Ben Goldacre, in his sustained critique of the way the pharmaceutical industry and its regulators fall far from the standards of reliable evidence (Bad Pharma), makes an astounding claim (p193 of the paperback, my emphasis):
Trials have been done comparing statins against placebo, and these have shown they save lives rather well. Trials have also compared one statin to another: but these all use cholesterol as a surrogate outcome. Nobody has ever compared the statins against each other to measure which is best at preventing death. This is a truly staggering oversignt when you consider that tens of millions of people have taken these drugs and for many, many years.
There are two pieces of background information that should provide the background required to see why this is an astounding claim.
The first is that statins, designed to reduce cholesterol levels (for a more technical description read the wikipedia entry), are very widely prescribed and make a huge amount of money for the pharmaceutical industry. It has even been suggested that they should be widely used in healthy populations (see BBC news story for background and discussion). They have been the single largest cost category of prescribed drugs in the NHS (2007 BBC story). Total worldwide sales are estimated to exceed $35 billion.

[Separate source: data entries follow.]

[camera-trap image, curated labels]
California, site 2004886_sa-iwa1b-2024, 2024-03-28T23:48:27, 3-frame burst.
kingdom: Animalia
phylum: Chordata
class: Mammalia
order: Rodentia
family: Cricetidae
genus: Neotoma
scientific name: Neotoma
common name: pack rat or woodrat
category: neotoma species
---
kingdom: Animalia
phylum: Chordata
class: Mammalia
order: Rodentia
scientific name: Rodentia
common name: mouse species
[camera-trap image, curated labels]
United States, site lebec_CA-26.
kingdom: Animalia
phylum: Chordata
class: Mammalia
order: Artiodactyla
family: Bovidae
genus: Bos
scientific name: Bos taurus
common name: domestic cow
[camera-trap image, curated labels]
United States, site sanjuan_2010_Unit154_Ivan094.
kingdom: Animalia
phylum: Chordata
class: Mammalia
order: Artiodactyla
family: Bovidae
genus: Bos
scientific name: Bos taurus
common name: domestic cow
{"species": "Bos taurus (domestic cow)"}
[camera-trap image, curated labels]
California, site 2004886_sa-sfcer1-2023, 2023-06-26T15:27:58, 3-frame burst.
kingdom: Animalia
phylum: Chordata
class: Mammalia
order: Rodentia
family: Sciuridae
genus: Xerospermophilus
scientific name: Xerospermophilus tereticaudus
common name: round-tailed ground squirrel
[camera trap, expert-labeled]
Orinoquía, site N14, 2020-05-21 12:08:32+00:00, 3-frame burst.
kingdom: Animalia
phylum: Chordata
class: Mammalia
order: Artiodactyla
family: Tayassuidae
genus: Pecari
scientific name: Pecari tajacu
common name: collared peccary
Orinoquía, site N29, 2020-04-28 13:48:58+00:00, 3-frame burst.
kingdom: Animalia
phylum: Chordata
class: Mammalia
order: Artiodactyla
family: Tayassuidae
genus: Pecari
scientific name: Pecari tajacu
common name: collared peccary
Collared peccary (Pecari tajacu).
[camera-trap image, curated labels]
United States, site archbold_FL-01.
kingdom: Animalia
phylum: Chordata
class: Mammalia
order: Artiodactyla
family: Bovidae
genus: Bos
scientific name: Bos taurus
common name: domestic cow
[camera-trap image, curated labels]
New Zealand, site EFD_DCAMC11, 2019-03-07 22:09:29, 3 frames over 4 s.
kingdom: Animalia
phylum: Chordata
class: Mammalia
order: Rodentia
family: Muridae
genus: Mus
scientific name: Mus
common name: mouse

The second is that proxy or surrogate outcomes are not a reliable measure of the effectiveness of a drug. Surrogate outcomes are usually something that is easy or quick to measure (in the case of statins, cholesterol levels). They are used to judge results in trials of drugs because the ultimate goals (the primary outcome) are often harder to measure and take longer to measure (for statins, cardiovascular events and death). The trouble is surrogate outcomes are often misleading. For example, it was long thought that drugs that reduce irregular heart rhythm were good for people who have survived heart attacks as they often have irregular rhythm. But this was shown to be wrong by the famous CAST trial (wikipedia, review article): it turned out that drugs reducing irregular rhythm (the proxy) cause significantly more heart attack deaths (the primary outcome the drugs were intended to prevent).
So, while I would normally just take Ben Goldacre on trust as an expert, this claim is so bold it deserves separate skeptical analysis. He claims there have never been proper trials of one of the biggest classes of drugs that measures what they are intended to achieve.
So has there never been a trial comparing statins using the primary outcome of fewer deaths from cardiovascular events?